Nicht alle sind mit dem Bauboom allerdings glücklich. In etlichen Gesprächen mit Anrainern, welche teilweise ihr ganzes Leben im „ihrem Grätzel“ verbracht haben, hört man durchaus auch Kritik an der aktuellen Entwicklung heraus. Diese bezieht sich nicht nur auf die stark ansteigenden Preise für Wohnraum und Grundstücke, sondern auch auf die Veränderungen, welche den ursprünglichen Dorfcharakter der Umgebung, und damit auch dieses Lebensgefühl zunehmend verschwinden lassen. Die Neugestaltung wirke zudem mitunter unkoordiniert, wodurch die derzeitige Entwicklung nicht besonders nachhaltig erscheine und der „Charme“ verloren gehe. Es wirkt so, als ob die Versäumnisse der letzten Jahrzehnte betreffend Wohnraumschaffung nun schlagartig aufgeholt werden sollen, indem möglichst hohe und große Bauvorhaben umgesetzt werden. Auch optisch passen viele Neubauten gar nicht gut in das vorhandene Ortsbild, und die Hauptverkehrsstraßen sind bereits überlastet. Studenten hingegen loben die Gegend rund um Stadlau deutlich. „Vor allem der Aspekt, dass man sich so zügig mit der U2 in die Stadt oder Universität bewegen kann, ist für mich bedeutsam. Zudem verbinden den Bezirk viele wichtige geschichtliche Ereignisse, die ihn interessant machen“ erzählte ein Student.

„In Gesprächen mit Bewohnern im Grätzel konnten wir heraushören, dass sie sich extrem wohlfühlen.“

Neues Bezirkszentrum

In den Bezirksteilen Kagran und Neukagran ist derzeit ein neuer Bauboom zu beobachten, rund um das bestens öffentlich angeschlossene Donauzentrum entsteht das neue Bauprojekt „Vienna Twenty Two“, ein Gemeinschaftsprojekt von Signa und ARE. Das Herzstück des aus sechs Bauteilen bestehenden Projekts ist ein gemischt genutzter Turm mit einer Höhe von knapp 155 Metern. Es entsteht ebenso ein Wohnhochhaus mit 110 Meter Höhe und rund 600 Wohnungen. Hier entsteht ein neues „Wahrzeichen“ für den Bezirk, welches bis 2025 fertiggestellt sein sollte. Es sind aber auch noch andere Player aktiv, weiß Gemel: „Neben der ARE zählt Haring zu einem der engagiertesten Bauträger in diesem Grätzel. Potenzial für neue Bauprojekte sind um den Kagranerplatz und in der nördlichen Peripherie gegeben.“ Kagran und Neukagran sind durch das Donauzentrum und die zahlreichen Bürokomplexe das wirtschaftliche Herzstück der Donaustadt. Gemel: „In Gesprächen mit Bewohnern im Grätzel konnten wir heraushören, dass sie sich extrem wohlfühlen und es sich nicht vorstellen können, auf der anderen, in ihren Augen ‚falschen‘ Seite der Donau zu wohnen, wie einer der Befragten zu sagen pflegte: Einmal Transdanubien, immer Transdanubien.“

Seestadt baut aus

Das Aspern von geschichtlicher Bedeutung ist, erkennt man an mehreren Plätzen und Denkmälern, darunter auch das einzige Monumentaldenkmal im Bezirk in Form des steinernen Löwen von Aspern, welcher an die Auseinandersetzungen im Mai 1809 erinnert, als Napoleon mit seinen Truppen von den Österreichern unter Erzherzog Karl zum Rückzug gezwungen wurde. Bereits seit 1858 erinnert der steinerne „Löwe von Aspern“ am Siegesplatz direkt bei der Pfarre an jene Zeit.
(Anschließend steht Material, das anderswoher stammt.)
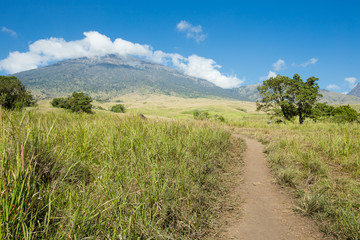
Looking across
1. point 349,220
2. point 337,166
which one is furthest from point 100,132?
point 337,166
Mit dem Namen Aspern verknüpfte man zudem ab 1912 ein weiteres Großereignis, da hier am Stadtrand Wiens ein neues Flugfeld eröffnet wurde, welches als Zentrum der heimischen Militär- und Zivilluftfahrt dienen sollte. 1922 ist vom Flughafen Wien-Aspern aus die erste kommerzielle Flugverbindung mit Konstantinopel aufgenommen worden. Der Flugplatz wurde jedoch im zweiten Weltkrieg schwer in Mitleidenschaft gezogen, und seine einstige Bedeutung als Luftfahrtzentrum gewann Aspern nie mehr zurück, woraufhin 1977 das Areal „geräumt“ wurde. Doch es blieb nicht lange leer: Fünf Jahre später, im Jahre 1982, wurde es als Industriestandort vom Weltkonzern General Motors wiederentdeckt und großzügig ausgebaut. Auch die heutige Seestadt Aspern befindet sich Großteils auf dem Areal des ehemaligen Flughafens. Seit rund zehn Jahren entsteht dort eines der größten Stadtentwicklungsprojekte Europas. So sollen bis 2028 in diesem neuen Stadtteil über 20.000 Menschen wohnen und arbeiten.

Im Zentrum des vorliegenden Beitrags stehen die Bezirksteile Kagran, Neukagran, Stadlau, Hirschstetten und Aspern.